Uma mulher de seu tempo, que organizou muitas ações recreativas e educativas voltadas para a afirmação do povo negro. E articulou diversas frentes de mobilização para reivindicar melhores condições de vida e de trabalho. Essas frentes foram referenciadas nas associações, nos clubes e na própria imprensa negra, movimentos responsáveis por comunicar socialmente os anseios e a busca da população negra por uma vida digna, com direitos e integrada à sociedade brasileira.
Em 1953, iniciou seus trabalhos junto ao “Clube Cultural Recreativo”, organização negra da qual fez parte da diretoria e, posteriormente, passou a organizar atividades como bailes e concursos de beleza negra, como o Pérola Negra. Fundou em 1955 a Escola de Bailados Santa Efigênia para Negros, que tinha como função transmitir os conhecimentos formais de dança e música, mas também era espaço de lazer e socialização de conhecimentos de maneira informal. Já no ano de 1963, juntamente com Bráulio Mendes Nogueira – quem ela conheceu na fundação do Teatro Experimental do Negro, em Campinas –, José Alberto e Mário de Oliveira, Laudelina idealizou o I Salão Campineiro dos Amigos das Belas Artes. Este evento, de acordo com ela, era dedicado à “exposição de valores negros”.
Em 1954, foi eleita por unanimidade para o cargo de presidente do Departamento Feminino, do comitê Pró-Adhemar de Barros. Entre 1954 e 1955, montou uma pensão e começou a vender salgados no campo do Guarani e, posteriormente, no campo da Ponte Preta, clubes de futebol de Campinas. No final de 1959 e inícios dos anos 1960, D. Laudelina e outras três trabalhadoras domésticas iniciaram um trabalho de mobilização através de anúncios no rádio, jornais e através da solidariedade de alguns sindicatos.

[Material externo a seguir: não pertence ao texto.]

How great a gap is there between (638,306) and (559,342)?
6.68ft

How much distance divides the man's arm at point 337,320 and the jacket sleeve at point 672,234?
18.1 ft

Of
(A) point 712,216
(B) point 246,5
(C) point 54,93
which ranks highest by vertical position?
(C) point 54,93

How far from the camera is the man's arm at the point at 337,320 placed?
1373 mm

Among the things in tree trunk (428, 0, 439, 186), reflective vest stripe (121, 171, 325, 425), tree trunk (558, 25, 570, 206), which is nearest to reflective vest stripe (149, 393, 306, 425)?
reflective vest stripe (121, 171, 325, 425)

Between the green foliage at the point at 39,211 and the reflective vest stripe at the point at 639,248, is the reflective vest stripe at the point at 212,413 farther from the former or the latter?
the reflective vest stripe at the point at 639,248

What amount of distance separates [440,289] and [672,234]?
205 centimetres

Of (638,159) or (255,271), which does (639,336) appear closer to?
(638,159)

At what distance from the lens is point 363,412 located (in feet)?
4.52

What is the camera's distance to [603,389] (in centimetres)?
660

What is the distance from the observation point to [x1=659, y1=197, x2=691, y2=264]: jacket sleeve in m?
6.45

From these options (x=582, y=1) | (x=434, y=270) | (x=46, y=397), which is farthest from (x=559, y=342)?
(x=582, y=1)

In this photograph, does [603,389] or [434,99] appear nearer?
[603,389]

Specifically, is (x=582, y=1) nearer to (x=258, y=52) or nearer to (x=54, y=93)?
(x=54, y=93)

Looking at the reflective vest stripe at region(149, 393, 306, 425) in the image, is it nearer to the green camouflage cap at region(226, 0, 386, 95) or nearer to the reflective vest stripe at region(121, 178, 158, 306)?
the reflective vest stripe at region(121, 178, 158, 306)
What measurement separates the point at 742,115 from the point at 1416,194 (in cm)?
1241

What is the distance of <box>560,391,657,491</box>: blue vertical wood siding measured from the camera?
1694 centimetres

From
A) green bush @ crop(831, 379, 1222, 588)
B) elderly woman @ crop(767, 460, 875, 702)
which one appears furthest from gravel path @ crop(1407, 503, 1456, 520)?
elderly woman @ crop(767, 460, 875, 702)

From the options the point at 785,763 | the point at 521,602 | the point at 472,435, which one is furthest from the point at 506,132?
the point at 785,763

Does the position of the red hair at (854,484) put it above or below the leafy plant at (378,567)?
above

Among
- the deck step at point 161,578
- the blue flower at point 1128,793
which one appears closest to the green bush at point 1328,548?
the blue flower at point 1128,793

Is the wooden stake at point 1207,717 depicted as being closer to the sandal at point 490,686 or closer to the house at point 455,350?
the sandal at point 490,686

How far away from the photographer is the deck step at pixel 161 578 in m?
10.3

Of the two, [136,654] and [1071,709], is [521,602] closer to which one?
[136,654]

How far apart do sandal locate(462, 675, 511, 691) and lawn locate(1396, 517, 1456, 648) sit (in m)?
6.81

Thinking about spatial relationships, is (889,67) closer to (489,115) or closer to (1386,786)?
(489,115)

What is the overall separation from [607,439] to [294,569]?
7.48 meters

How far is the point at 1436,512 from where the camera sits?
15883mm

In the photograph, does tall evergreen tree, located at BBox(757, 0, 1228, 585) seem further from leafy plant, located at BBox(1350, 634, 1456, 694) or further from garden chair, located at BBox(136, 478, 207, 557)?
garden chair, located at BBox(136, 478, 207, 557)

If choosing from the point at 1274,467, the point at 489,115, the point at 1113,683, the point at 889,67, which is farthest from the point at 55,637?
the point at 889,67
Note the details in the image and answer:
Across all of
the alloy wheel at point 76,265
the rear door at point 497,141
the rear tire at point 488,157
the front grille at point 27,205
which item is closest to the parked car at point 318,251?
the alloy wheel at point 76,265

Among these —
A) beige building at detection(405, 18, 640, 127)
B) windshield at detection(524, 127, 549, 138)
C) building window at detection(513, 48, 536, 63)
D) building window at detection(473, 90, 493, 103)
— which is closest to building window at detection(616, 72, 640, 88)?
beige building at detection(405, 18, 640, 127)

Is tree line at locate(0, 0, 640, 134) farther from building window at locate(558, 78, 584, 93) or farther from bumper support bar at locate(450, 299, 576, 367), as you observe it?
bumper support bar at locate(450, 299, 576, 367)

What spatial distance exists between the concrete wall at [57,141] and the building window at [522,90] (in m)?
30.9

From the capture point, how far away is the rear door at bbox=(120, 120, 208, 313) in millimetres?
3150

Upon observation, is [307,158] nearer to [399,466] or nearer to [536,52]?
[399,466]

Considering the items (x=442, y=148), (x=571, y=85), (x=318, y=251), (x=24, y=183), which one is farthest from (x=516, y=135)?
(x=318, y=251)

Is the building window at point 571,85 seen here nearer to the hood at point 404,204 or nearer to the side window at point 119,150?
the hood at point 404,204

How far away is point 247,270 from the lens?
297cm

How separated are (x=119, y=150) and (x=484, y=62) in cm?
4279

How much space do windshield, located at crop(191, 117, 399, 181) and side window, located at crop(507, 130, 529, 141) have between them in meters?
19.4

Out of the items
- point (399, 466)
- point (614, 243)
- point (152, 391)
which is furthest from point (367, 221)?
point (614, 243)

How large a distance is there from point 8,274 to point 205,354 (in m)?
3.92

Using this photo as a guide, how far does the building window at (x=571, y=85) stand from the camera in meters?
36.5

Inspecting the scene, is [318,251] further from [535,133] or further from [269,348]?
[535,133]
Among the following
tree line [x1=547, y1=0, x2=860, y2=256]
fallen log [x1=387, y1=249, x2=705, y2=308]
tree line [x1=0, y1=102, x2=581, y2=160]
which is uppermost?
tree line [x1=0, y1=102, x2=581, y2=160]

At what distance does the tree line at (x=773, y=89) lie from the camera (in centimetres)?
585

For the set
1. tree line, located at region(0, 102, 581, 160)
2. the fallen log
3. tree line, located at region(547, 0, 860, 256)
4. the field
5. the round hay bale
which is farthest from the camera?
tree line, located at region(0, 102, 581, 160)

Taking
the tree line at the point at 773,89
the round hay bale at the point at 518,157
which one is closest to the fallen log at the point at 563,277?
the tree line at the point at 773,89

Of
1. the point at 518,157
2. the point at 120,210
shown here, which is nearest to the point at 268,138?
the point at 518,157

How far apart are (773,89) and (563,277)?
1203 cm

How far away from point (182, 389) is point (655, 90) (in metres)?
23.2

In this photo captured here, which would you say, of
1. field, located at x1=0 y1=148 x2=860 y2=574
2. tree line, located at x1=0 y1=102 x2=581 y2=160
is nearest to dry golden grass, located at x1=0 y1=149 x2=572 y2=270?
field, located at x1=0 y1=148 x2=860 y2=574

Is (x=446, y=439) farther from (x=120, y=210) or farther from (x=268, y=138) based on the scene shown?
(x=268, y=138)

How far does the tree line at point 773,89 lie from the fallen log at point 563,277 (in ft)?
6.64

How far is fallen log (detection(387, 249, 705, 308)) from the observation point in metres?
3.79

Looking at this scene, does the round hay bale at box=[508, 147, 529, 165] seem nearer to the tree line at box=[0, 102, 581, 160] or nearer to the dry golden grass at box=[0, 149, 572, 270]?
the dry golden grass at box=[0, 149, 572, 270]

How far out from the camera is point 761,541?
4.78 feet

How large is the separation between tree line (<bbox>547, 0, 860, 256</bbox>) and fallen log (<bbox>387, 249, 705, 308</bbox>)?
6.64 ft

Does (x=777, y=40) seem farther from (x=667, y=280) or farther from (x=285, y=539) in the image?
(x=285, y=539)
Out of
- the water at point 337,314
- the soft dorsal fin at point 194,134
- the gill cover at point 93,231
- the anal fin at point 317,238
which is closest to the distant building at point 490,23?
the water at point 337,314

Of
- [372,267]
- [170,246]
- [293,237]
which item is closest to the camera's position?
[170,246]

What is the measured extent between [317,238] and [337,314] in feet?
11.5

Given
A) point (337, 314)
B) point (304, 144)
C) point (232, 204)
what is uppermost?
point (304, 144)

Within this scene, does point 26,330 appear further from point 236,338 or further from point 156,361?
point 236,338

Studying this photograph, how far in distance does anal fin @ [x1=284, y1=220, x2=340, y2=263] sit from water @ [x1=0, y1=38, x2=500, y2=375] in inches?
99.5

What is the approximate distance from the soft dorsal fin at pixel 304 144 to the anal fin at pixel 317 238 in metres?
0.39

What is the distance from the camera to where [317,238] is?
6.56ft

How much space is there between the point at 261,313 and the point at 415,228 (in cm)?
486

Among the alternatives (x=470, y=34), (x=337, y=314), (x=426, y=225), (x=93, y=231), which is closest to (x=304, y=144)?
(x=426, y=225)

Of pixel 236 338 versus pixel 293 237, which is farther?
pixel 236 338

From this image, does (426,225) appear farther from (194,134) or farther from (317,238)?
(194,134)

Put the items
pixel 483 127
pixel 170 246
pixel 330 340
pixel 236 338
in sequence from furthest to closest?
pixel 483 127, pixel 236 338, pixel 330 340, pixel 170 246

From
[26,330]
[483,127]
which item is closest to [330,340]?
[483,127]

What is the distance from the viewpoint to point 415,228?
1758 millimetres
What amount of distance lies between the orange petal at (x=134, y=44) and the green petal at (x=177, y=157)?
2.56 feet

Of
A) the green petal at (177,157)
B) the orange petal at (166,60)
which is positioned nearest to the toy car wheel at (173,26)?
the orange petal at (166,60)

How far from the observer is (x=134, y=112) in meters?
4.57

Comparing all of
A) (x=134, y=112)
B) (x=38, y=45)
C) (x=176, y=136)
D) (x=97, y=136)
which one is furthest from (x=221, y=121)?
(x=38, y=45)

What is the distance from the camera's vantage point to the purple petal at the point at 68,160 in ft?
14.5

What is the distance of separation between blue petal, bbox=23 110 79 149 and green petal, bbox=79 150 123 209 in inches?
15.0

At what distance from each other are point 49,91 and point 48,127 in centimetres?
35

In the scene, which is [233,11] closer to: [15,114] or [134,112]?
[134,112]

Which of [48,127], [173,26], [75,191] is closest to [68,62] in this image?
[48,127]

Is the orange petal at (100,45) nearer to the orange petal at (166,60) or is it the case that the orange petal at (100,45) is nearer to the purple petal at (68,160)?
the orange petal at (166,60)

Em maio de 1961, ela fundou a Associação dos Empregados Domésticos de Campinas. Sobre esse momento, disse D. Laudelina, “tinha mil e quinhentos empregados domésticos neste dia transitando pela Barão de Jaguará. Aquilo abalou Campinas […] alarmou jornais e fotógrafos”. De 1964 a 1968, com a instauração da ditadura Militar no Brasil, a Associação dos Empregados Domésticos de Campinas “não foi cassada, mas passou por um processo agudo de desmobilização de suas ações reivindicatórias. Após 1968, foi autorizada a funcionar como uma associação de caráter beneficiente. Nesse período não foi realizado nenhum evento e nem reivindicamos nada”.
Já em 1967, D. Laudelina teve a oportunidade de falar com o então Ministro do Trabalho, Jarbas Passarinho, solicitando a regulamentação da profissão e o direito de sindicalização das trabalhadoras domésticas. Foi chamada por ele de o “terror das patroas”. Sobre o episódio, ela contou: “Em virtude da postura do ministro, nós entramos em contato com os outros estados, com os outros municípios, onde já tinha (realizado) outros congressos, onde já tinha outras Associações e (trabalhamos) para a fundação de mais Associações (…) A igreja ajudou muito a gente, ia atrás das Associações, (por meio) do pessoal de igreja (que) entrava em contato com as entidades sindicais dos locais (…) pedindo apoio. Então a gente tinha uma massa consistente para poder brigar”.
Essa fala do ministro está relacionada à atuação de Laudelina Melo por garantia de direitos e justiça social junto à causa trabalhista. Desde muito jovem ela se engajou no combate ao racismo e às injustiças sociais. A Associação Beneficente dos/as Empregados/as Domésticos/as na cidade de Santos (1936) promoveu atividades educativas e de afirmação étnica da população negra. Enquanto associação, pretendeu se constituir em uma rede de solidariedade entre as domésticas – categoria formada por um número elevado de mulheres negras. E diante da precarização e desvalorização de seu trabalho e na ausência de ampla garantia de direitos, elas buscaram apoio e escuta nessas associações de trabalhadoras.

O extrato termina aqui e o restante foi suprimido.